[道教儀式]建醮(神壇による祈祷儀式)
今回はよりディープな道教の宗教儀式「建醮(ジエンジアオ)」(神壇による祈祷儀式)を、その他さまざまな道教の儀式と合わせて紹介してまいります。
[目次]
建醮について
※中元普渡の儀式
建醮は作醮や做醮とも呼ばれ、平安醮(祈安醮もしくは清醮)、中元醮、水醮、火醮、王醮、慶成醮などいろいろな種類があります。中元節に悪霊たちをもてなす「中元普渡」の儀式である中元醮や、伝染病を駆逐することを目的とした「焼王船」として知られる王醮、廟の建物が完成した際に行われる「慶成醮」もその仲間に入ります。火醮や水醮は、火災や水難で亡くなった魂を供養するために行われます。
この記事では、一般的に言われるところの「平安醮」を紹介してまいります。
※南投県竹山で行われた建醮の案内
醮とは、もともとは「神様を祀る」という意味であり、それがだんだんと「道士が神壇を設置し神様を祀る」という意味合いに変化してきました。
建醮は、神様のご加護に感謝し平安を祈ることを目的とした宗教儀式です。道士を呼び、儀式が行われる道場を設置し、一日以上の日程で行われます。

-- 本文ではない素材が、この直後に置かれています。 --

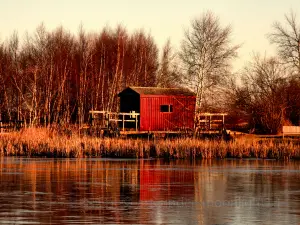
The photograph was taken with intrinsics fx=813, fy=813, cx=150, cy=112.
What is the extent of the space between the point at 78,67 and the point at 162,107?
75.1ft

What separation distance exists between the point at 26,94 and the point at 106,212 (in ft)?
196

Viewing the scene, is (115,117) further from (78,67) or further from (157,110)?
(78,67)

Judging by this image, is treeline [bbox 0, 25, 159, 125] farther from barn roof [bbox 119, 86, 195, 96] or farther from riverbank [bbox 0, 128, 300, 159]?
riverbank [bbox 0, 128, 300, 159]

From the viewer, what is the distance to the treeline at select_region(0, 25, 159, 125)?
70812 millimetres

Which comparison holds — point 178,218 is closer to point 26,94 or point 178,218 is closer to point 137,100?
point 137,100

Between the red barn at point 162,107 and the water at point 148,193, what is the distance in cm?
2716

一般的に毎年行われるものではなく、数年から十数年に一度、中には数十年に一度といったタイミングで行われます。そしてその多くは、占いにより神様にお伺いをたて、開催の有無や日程を決定します。開催の間があけばあくほど、より盛大になっていくようです。主に立冬以降の冬の時期に行われています。

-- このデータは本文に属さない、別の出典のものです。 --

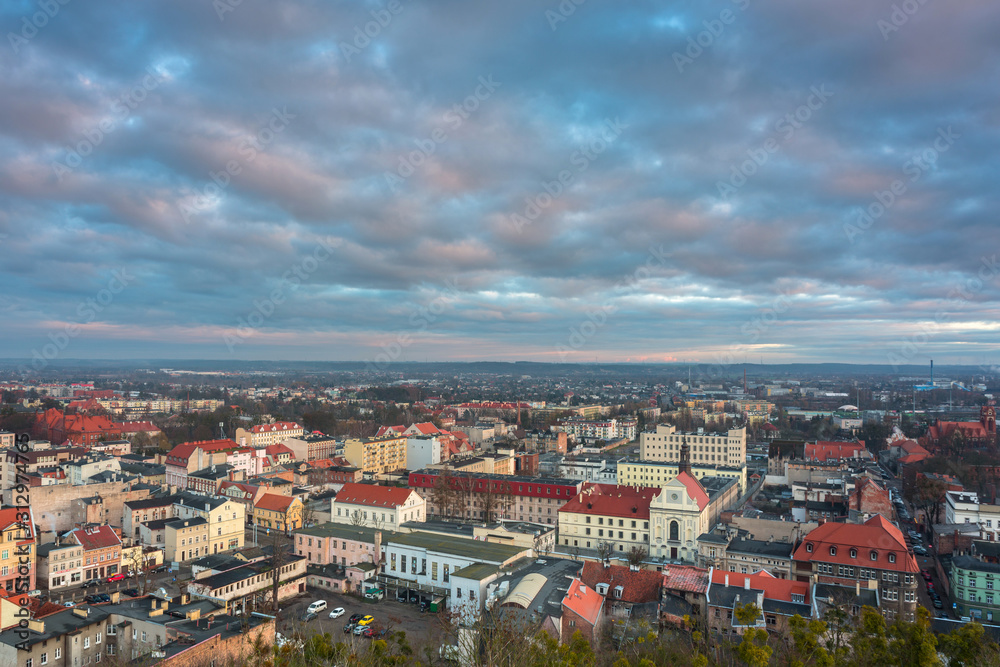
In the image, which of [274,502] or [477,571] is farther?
[274,502]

昔は村の集落の住人たちがお金を出し合って道士を呼び、祈祷の儀式を行っていました。しかし貧しい村人たちには費用負担の問題が大きく、数年や十数年に一度だけ行われるようになりました。そして時代の流れの中で、現在のような方式に変わってきたものだと思われます。
主催する廟に近隣の廟が協力することで、街全体が一つとなり、通常は数日から一週間程度の奇数の日数で開催され、長いものになると一か月以上続く大規模な儀式となっていきます。建醮では一日(24時間)を一朝と表し、三日間の場合は三朝、七日間は七朝となります。建てられる神檀の数も、5ヵ所、7ヵ所、9ヵ所、12ヵ所など様々です。
Youtubeで紹介動画を探してみたのですが、あまりいい動画が見つかりませんでした。そこでなんとなくどんな感じの儀式なのか、次の動画でざっくり感じ取っていただければと思います。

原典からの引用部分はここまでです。